#### [PROVIDED RECORDS]
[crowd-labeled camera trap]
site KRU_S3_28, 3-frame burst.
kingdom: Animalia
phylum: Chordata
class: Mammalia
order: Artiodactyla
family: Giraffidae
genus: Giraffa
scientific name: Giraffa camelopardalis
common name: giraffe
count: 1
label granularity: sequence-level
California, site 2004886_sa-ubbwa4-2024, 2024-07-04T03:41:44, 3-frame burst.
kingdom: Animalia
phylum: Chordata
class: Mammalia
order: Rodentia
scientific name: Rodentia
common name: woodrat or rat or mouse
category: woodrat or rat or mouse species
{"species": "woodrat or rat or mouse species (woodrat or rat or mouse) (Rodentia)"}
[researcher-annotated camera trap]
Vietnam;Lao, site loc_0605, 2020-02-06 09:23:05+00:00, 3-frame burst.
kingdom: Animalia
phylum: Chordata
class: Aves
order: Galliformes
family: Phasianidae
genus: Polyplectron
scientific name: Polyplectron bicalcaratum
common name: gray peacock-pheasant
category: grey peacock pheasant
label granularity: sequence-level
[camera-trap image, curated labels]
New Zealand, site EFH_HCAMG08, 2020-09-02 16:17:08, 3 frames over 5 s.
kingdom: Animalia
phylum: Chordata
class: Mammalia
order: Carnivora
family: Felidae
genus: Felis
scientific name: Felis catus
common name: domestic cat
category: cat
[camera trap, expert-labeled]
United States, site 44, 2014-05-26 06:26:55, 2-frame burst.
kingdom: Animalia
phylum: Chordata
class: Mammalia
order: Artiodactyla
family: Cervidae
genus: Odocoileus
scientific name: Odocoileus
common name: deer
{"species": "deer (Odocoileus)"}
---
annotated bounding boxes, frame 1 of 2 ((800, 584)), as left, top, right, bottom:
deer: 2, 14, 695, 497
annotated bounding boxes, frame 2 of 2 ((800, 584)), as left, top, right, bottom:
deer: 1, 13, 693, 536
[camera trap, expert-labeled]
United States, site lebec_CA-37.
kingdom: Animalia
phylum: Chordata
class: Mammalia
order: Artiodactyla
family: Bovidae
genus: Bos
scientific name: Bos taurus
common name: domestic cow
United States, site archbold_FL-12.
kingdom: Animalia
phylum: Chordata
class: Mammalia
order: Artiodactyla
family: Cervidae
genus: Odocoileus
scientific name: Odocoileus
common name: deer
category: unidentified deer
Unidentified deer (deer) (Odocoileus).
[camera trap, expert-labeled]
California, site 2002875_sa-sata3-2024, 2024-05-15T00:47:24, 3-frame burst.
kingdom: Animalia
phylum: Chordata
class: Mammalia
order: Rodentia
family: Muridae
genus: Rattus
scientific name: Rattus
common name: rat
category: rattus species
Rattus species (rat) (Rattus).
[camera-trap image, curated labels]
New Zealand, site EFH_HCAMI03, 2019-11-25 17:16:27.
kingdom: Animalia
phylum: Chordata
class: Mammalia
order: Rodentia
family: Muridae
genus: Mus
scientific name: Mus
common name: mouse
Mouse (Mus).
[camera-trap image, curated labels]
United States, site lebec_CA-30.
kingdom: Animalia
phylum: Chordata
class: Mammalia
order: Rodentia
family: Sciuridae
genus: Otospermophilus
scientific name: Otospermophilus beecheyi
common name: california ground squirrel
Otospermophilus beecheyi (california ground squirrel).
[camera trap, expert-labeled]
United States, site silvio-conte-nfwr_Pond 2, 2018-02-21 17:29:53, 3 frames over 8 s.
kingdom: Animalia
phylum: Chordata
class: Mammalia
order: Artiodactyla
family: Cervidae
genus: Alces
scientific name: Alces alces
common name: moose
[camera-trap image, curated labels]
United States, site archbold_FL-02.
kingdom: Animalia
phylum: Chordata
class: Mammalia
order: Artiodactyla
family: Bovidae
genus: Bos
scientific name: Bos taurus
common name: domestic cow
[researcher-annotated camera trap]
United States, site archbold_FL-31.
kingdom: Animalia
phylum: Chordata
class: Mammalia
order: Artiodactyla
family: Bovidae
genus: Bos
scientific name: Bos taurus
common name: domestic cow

#### [TASK]
Each line above is to be repeated exactly.

#### [SOLUTION TO THE PROBLEM]
[crowd-labeled camera trap]
site KRU_S3_28, 3-frame burst.
kingdom: Animalia
phylum: Chordata
class: Mammalia
order: Artiodactyla
family: Giraffidae
genus: Giraffa
scientific name: Giraffa camelopardalis
common name: giraffe
count: 1
label granularity: sequence-level
California, site 2004886_sa-ubbwa4-2024, 2024-07-04T03:41:44, 3-frame burst.
kingdom: Animalia
phylum: Chordata
class: Mammalia
order: Rodentia
scientific name: Rodentia
common name: woodrat or rat or mouse
category: woodrat or rat or mouse species
{"species": "woodrat or rat or mouse species (woodrat or rat or mouse) (Rodentia)"}
[researcher-annotated camera trap]
Vietnam;Lao, site loc_0605, 2020-02-06 09:23:05+00:00, 3-frame burst.
kingdom: Animalia
phylum: Chordata
class: Aves
order: Galliformes
family: Phasianidae
genus: Polyplectron
scientific name: Polyplectron bicalcaratum
common name: gray peacock-pheasant
category: grey peacock pheasant
label granularity: sequence-level
[camera-trap image, curated labels]
New Zealand, site EFH_HCAMG08, 2020-09-02 16:17:08, 3 frames over 5 s.
kingdom: Animalia
phylum: Chordata
class: Mammalia
order: Carnivora
family: Felidae
genus: Felis
scientific name: Felis catus
common name: domestic cat
category: cat
[camera trap, expert-labeled]
United States, site 44, 2014-05-26 06:26:55, 2-frame burst.
kingdom: Animalia
phylum: Chordata
class: Mammalia
order: Artiodactyla
family: Cervidae
genus: Odocoileus
scientific name: Odocoileus
common name: deer
{"species": "deer (Odocoileus)"}
---
annotated bounding boxes, frame 1 of 2 ((800, 584)), as left, top, right, bottom:
deer: 2, 14, 695, 497
annotated bounding boxes, frame 2 of 2 ((800, 584)), as left, top, right, bottom:
deer: 1, 13, 693, 536
[camera trap, expert-labeled]
United States, site lebec_CA-37.
kingdom: Animalia
phylum: Chordata
class: Mammalia
order: Artiodactyla
family: Bovidae
genus: Bos
scientific name: Bos taurus
common name: domestic cow
United States, site archbold_FL-12.
kingdom: Animalia
phylum: Chordata
class: Mammalia
order: Artiodactyla
family: Cervidae
genus: Odocoileus
scientific name: Odocoileus
common name: deer
category: unidentified deer
Unidentified deer (deer) (Odocoileus).
[camera trap, expert-labeled]
California, site 2002875_sa-sata3-2024, 2024-05-15T00:47:24, 3-frame burst.
kingdom: Animalia
phylum: Chordata
class: Mammalia
order: Rodentia
family: Muridae
genus: Rattus
scientific name: Rattus
common name: rat
category: rattus species
Rattus species (rat) (Rattus).
[camera-trap image, curated labels]
New Zealand, site EFH_HCAMI03, 2019-11-25 17:16:27.
kingdom: Animalia
phylum: Chordata
class: Mammalia
order: Rodentia
family: Muridae
genus: Mus
scientific name: Mus
common name: mouse
Mouse (Mus).
[camera-trap image, curated labels]
United States, site lebec_CA-30.
kingdom: Animalia
phylum: Chordata
class: Mammalia
order: Rodentia
family: Sciuridae
genus: Otospermophilus
scientific name: Otospermophilus beecheyi
common name: california ground squirrel
Otospermophilus beecheyi (california ground squirrel).
[camera trap, expert-labeled]
United States, site silvio-conte-nfwr_Pond 2, 2018-02-21 17:29:53, 3 frames over 8 s.
kingdom: Animalia
phylum: Chordata
class: Mammalia
order: Artiodactyla
family: Cervidae
genus: Alces
scientific name: Alces alces
common name: moose
[camera-trap image, curated labels]
United States, site archbold_FL-02.
kingdom: Animalia
phylum: Chordata
class: Mammalia
order: Artiodactyla
family: Bovidae
genus: Bos
scientific name: Bos taurus
common name: domestic cow
[researcher-annotated camera trap]
United States, site archbold_FL-31.
kingdom: Animalia
phylum: Chordata
class: Mammalia
order: Artiodactyla
family: Bovidae
genus: Bos
scientific name: Bos taurus
common name: domestic cow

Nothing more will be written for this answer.